Latest Commerce API release adds support for on-site payments

Celebrating a new release

Our Drupal contributions and client engagements this year have let us continue to expand JSON:API support in Drupal Commerce. We released the first alpha version of the Commerce API module earlier this year and have been constantly working on it since then, resulting in the module's 1.0-beta4 release last week.

What's new in the latest release?

One feature that has been heavily requested is the ability to use on-site payment gateways like Braintree or Stripe in a decoupled context, and guess what? This is now possible since the latest release! Furthermore, "manual" payment gateways (i.e "offline" payments such as cash on delivery...) are now also fully supported.

Great! But... how does this work?

The frontend application is responsible for collecting (usually through a gateway's JS library) and submitting a "payment_instrument" to the backend. The payment instrument instructs the Drupal Commerce backend how to process a customer's payment through the specified payment gateway.

This payload for Braintree demonstrates the payment instrument format:

{
   "payment_instrument":{
      "payment_gateway_id":"braintree",
      "payment_method_type":"credit_card",
      "payment_details":{
         "card_type":"Visa",
         "payment_method_nonce":"xxxxxxxxxx",
         "last2" => 18,
      }
   }

Note that the expected "payment_details" differs for each payment gateway.

The "payment_instrument" is submitted by performing a "PATCH" request to the /jsonapi/checkout/{commerce_order} resource.

Once the payment instrument is collected and the customer is ready to pay, a "POST" request must be made to the /jsonapi/checkout/{commerce_order}/payment resource to authorize or capture the payment.

What's next in our roadmap?

Although Commerce API is in beta, we still consider it "production ready" as we're already using it on several projects! However, we can't assert yet that it's completely "battle tested" and expect we may fix minor bugs and / or make minor improvements to the module down the road.

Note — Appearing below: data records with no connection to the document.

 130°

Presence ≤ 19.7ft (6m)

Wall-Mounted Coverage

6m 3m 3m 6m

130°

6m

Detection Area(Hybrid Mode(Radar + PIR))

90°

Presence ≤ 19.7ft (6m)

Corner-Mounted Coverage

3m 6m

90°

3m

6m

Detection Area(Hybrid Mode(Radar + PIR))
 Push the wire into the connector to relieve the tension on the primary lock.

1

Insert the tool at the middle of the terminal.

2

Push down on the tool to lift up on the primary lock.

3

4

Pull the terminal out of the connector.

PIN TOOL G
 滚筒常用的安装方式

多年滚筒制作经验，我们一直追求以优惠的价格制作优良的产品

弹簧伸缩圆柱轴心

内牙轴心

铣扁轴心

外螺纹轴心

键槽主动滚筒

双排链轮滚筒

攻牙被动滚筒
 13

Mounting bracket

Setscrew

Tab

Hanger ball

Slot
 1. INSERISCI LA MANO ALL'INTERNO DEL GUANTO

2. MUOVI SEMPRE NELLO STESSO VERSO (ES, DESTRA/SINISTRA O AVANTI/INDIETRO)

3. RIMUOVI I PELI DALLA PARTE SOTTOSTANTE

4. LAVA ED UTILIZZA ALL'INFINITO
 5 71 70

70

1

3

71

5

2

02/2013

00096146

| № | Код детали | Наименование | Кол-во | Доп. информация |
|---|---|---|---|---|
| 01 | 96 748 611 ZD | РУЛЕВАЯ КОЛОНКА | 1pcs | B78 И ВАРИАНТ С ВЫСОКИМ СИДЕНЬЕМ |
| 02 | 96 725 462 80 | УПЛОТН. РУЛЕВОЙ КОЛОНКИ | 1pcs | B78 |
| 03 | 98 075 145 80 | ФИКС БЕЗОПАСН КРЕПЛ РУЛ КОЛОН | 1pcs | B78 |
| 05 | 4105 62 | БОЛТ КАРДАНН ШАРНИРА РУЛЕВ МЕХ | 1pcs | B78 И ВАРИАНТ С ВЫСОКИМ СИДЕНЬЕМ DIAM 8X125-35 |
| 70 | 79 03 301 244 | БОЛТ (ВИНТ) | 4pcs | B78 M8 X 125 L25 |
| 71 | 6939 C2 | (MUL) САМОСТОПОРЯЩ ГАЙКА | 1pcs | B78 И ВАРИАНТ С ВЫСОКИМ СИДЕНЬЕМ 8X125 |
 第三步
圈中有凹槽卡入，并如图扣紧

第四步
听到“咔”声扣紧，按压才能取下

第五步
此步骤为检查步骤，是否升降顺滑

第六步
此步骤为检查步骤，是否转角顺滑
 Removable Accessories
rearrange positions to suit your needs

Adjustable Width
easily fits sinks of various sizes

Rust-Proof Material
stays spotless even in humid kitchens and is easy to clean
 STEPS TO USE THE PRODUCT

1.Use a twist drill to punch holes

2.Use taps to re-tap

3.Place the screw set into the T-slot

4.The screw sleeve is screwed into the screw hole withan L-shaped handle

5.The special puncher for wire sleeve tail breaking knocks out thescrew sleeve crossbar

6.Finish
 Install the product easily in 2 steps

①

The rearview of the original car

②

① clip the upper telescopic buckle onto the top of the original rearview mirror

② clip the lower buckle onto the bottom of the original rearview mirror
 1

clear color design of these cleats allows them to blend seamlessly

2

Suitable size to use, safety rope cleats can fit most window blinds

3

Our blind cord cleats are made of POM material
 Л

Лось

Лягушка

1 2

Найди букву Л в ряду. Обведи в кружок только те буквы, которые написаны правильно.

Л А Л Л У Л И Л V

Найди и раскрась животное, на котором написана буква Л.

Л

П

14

If you're working on decoupled Drupal Commerce sites, give it a try and let us know how we can make it even better. Install Commerce API like any other Drupal module (i.e. via Composer) and learn more about its features in the documentation.

If you just want to try a demo, we do maintain a blazing fast React demo:

https://react.demo.centarro.io/

The code powering that demo is now publicly available on Github.